2. Les limites de Marx.

Pour synthétiser à l’extrême, Marx pense le marché et l’organisation « concertée » comme deux modes alternatifs de coordination de la production sociale. Dans le capitalisme domine l’anarchie du marché, qui véhicule la domination de classe, tandis que le socialisme s’identifie avec la planification collective de la production. Les travailleurs étant collectivement propriétaires de moyens de productions, il n’y aurait plus de domination, mais seulement administration démocratique et collective des ressources communes. Il s’ensuit (schématiquement) que capitalisme est égal à coordination à travers le marché et domination de classe, tandis que socialisme est égal à coordination planifiée et donc à absence de domination. Ce schéma, pourtant, est insuffisant dans ses deux termes. Le capitalisme n’est pas société de marché, car dans son fonctionnement marché et organisation sont toujours impliqués, alors que Marx, qui discerne l’importance de l’organisation au sein de l’entreprise, n’aperçoit pas la portée générale de ce facteur. Deuxièmement, lorsqu’il pense le socialisme, Marx voit dans l’organisation concertée un équivalent de la non-domination (p.119), tandis que la thèse d’Altermarxisme est que l’organisation doit être pensée, elle aussi, comme un « facteur de classe », qui se combine avec celui du marché pour donner lieu au rapport de classe moderne. Autour du thème de l’organisation se disposent donc les questions cruciales : développements et tendances du capitalisme du vingtième siècle, reformulation de la théorie des classes, raisons pour lesquelles le collectivisme a donné lieu à un système brutal de domination. Arrêtons nous sur chacun de ces thèmes pris séparément.

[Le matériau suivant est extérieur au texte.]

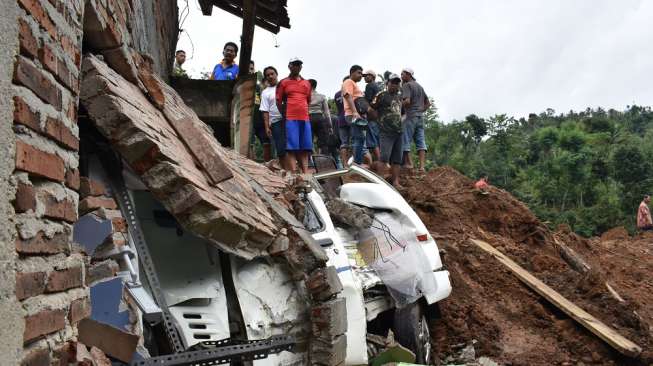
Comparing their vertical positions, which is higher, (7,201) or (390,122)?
(390,122)

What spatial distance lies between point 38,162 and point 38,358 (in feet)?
1.90

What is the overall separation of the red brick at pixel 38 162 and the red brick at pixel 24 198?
2.1 inches

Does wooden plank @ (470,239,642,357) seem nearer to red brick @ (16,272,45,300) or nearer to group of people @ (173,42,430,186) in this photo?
group of people @ (173,42,430,186)

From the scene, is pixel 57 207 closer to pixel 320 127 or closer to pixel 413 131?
pixel 320 127

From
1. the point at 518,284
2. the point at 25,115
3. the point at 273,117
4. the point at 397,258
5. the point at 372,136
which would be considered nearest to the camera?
the point at 25,115

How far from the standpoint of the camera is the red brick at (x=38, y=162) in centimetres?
179

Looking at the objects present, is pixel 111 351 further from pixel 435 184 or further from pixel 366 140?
pixel 435 184

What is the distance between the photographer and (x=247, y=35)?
7891 mm

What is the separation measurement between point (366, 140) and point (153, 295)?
7.62 m

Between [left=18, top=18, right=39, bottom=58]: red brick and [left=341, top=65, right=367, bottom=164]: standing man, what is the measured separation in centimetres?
810

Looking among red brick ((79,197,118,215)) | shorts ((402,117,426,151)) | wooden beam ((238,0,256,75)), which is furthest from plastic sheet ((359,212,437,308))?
shorts ((402,117,426,151))

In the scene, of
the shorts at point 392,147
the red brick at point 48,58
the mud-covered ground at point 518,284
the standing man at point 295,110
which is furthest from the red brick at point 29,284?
the shorts at point 392,147

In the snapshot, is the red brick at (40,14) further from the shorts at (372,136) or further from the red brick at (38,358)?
the shorts at (372,136)

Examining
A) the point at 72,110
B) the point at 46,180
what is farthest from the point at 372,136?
the point at 46,180
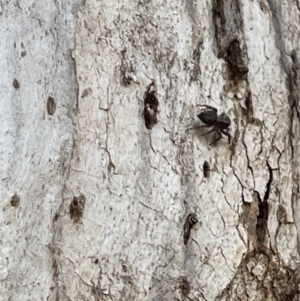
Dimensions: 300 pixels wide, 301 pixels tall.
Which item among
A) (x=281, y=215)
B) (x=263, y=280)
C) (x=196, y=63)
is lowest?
(x=263, y=280)

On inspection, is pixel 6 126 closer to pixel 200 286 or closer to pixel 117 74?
pixel 117 74

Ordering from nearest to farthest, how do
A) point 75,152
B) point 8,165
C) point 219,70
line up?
point 8,165
point 75,152
point 219,70

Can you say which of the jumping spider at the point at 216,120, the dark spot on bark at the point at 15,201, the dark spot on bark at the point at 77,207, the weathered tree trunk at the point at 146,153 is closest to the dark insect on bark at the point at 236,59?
the weathered tree trunk at the point at 146,153

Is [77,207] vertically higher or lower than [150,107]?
lower

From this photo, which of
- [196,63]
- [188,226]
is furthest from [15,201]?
[196,63]

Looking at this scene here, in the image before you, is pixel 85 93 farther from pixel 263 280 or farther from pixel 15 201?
pixel 263 280

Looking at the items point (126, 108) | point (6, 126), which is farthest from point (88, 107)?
point (6, 126)
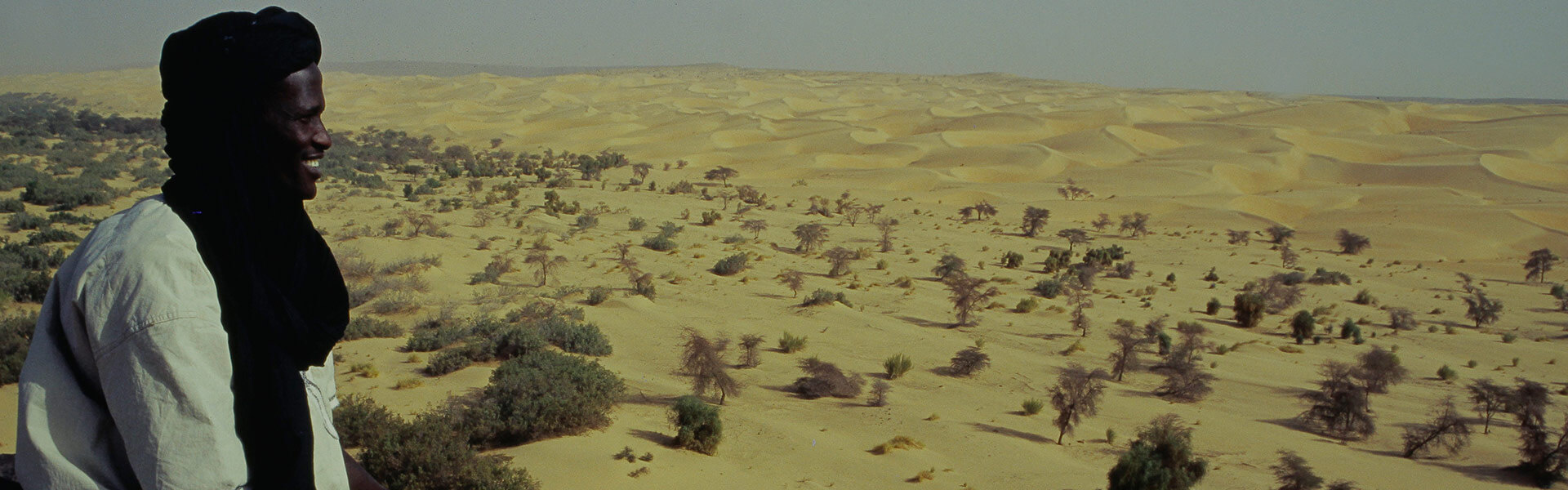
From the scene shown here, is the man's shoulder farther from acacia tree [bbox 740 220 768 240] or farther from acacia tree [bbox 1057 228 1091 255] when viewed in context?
acacia tree [bbox 1057 228 1091 255]

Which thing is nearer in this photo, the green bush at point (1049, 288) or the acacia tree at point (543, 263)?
the acacia tree at point (543, 263)

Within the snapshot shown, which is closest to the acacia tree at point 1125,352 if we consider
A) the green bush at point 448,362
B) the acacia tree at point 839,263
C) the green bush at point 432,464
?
the acacia tree at point 839,263

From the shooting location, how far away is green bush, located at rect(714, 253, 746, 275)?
14.9m

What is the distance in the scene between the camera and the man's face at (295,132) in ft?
4.64

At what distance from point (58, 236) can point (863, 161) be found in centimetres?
3238

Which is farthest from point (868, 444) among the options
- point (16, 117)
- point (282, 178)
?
point (16, 117)

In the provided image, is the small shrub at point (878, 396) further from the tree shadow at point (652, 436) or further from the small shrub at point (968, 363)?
the tree shadow at point (652, 436)

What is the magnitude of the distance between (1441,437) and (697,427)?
7.43 metres

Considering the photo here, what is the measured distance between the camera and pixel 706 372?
790 cm

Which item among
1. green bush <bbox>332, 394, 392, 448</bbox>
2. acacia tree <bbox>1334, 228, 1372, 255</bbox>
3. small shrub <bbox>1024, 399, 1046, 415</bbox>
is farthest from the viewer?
acacia tree <bbox>1334, 228, 1372, 255</bbox>

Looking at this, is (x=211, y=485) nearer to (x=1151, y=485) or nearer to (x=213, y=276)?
(x=213, y=276)

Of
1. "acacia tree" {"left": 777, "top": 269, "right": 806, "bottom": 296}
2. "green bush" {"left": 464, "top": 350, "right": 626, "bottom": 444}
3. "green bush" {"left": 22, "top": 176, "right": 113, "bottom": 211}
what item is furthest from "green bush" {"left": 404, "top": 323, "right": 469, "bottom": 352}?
"green bush" {"left": 22, "top": 176, "right": 113, "bottom": 211}

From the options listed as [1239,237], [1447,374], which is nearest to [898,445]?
[1447,374]

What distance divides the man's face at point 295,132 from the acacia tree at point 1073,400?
24.1 feet
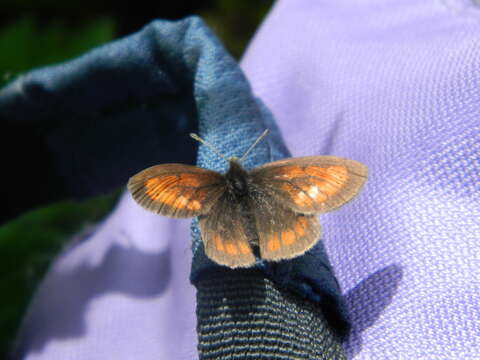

3. Mutations et tendances du capitalisme du XXe siècle.

Selon la thèse de Bidet et Duménil, à partir du tournant entre XIXe et XXe siècle, les transformations du capitalisme sont caractérisées par deux grandes tendances. Les deux peuvent être rapportées à la croissance du facteur organisationnel et administratif : d’un côté la croissance du rôle de l’Etat en tant que régulateur de la dynamique économique et de l’autre la tendance à la séparation entre propriété et gestion des entreprises. La gestion est confiée à des managers qui, surtout dans les grandes sociétés pour actions, sont de plus en plus indépendants des propriétaires capitalistes (thèse qui remonte au fameux livre de Berle et Means The Modern Corporation and Private Property, Macmillan, London 1932). Ces tendances s’affirment de façon encore plus intense dans la période qui va de la fin du deuxième conflit mondial jusqu’à la crise des années soixante-dix. Elles se soudent dans nombreux pays occidentaux avec un compromis de classe de type social-démocrate : l’Etat keynésien soustrait d’importants secteurs économiques au capital privé – pensons aux nationalisations, à celle de l’énergie électrique en Italie par exemple – et développe une vaste gamme de services publics, une solide réglementation des droits du travail et des politiques de soutien à la croissance et à l’emploi. Autonomie dans la gestion managériale de la propriété actionnaire, rôle croissant de l’Etat dans l’économie et compromis de classe caractérisent donc, au moins dans le cadre européen, le développement du capitalisme de l’après-guerre jusqu’à la crise des années soixante-dix. C’est là qu’on assiste à une inversion de tendance vers les politiques néolibérales : elles impliquent sans aucun doute le retrait de l’Etat de plusieurs secteurs clés (communications, chemins de fer, énergie, etc. évidemment avec des différences selon les pays), la réductions des garanties de l’Etat social et la compression des droits du travail (privée d’une grande partie de ses garanties et fortement précarisé). La question est donc celle-ci : comment faut-il interpréter l’ascension du capitalisme organisé (et aussi, par conséquent, son retrait au moins partiel dans l’époque du néo-libéralisme ?)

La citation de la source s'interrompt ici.